A morte nas horas
Todos os dias é a mesma coisa. Trabalho em um escritório de contabilidade o dia inteiro. É uma atividade que já faço há muitos anos, não há segredos para mim nessa área. Tenho muita vontade de mudar de ramo profissional, mas acho que o tempo já passou e fiquei velho demais para tentar alguma outra coisa.
Queria ter uma máquina do tempo que me permitisse voltar e tentar construir uma outra vida para mim.
As vezes saio do trabalho e fico perambulando pela cidade sem ter nada mais para fazer. Não existe uma família esperando-me em casa, não existe uma namorada para sairmos e trocarmos carícias, não existe uma ligação para meu celular convidando-me para um chope ou uma pizza na próxima esquina. Gostaria de não ser do jeito que sou, mas isso é impossível. Resta-me viver uma vida opaca e sem luz. Tudo o que há é uma existência atonal, amorfa e sem cores.
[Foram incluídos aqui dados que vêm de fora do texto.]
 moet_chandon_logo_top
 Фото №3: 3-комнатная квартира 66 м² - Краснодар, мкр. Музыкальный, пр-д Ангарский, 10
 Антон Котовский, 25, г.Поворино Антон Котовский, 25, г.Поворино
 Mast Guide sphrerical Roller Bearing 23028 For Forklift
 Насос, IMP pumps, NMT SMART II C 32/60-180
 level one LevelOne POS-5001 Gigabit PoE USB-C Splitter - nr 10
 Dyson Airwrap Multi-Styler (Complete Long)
Ando pelas noites tropeçando em mendigos e cachorros vadios. Ruas sujas e prédios com formas feias são indiferentes a minha presença. Muitas vezes durante essas andanças pego-me mergulhando em pensamentos de autocomiseração e de dor. Por que eu sou assim? Eu gostaria de soltar uma bomba no mundo que tivesse o poder de aniquilar com todos aqueles que nunca me olharam. Gostaria de criar um algoritmo que mudasse a estrutura das coisas de uma só vez, mas sou apenas o cara da contabilidade.
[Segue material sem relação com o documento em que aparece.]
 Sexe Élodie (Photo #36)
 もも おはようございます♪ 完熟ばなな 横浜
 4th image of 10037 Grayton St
Encosto a arma em minha têmpora. Basta um movimento de meu dedo e saberei se existe algo além das horas que escorrem feito água por minhas mãos. Apenas um apertar de gatilho e meus átomos se reconfigurarão em uma coisa que sequer consigo imaginar. Comprimo o dedo ...
Abro os olhos e vejo um homem sentado em uma mesa. Computador, canetas, solidão e papéis com gráficos compõem o cenário de sua vida.
O dia termina e o homem segue em andanças sem fim por uma cidade suja e indiferente a sua existência.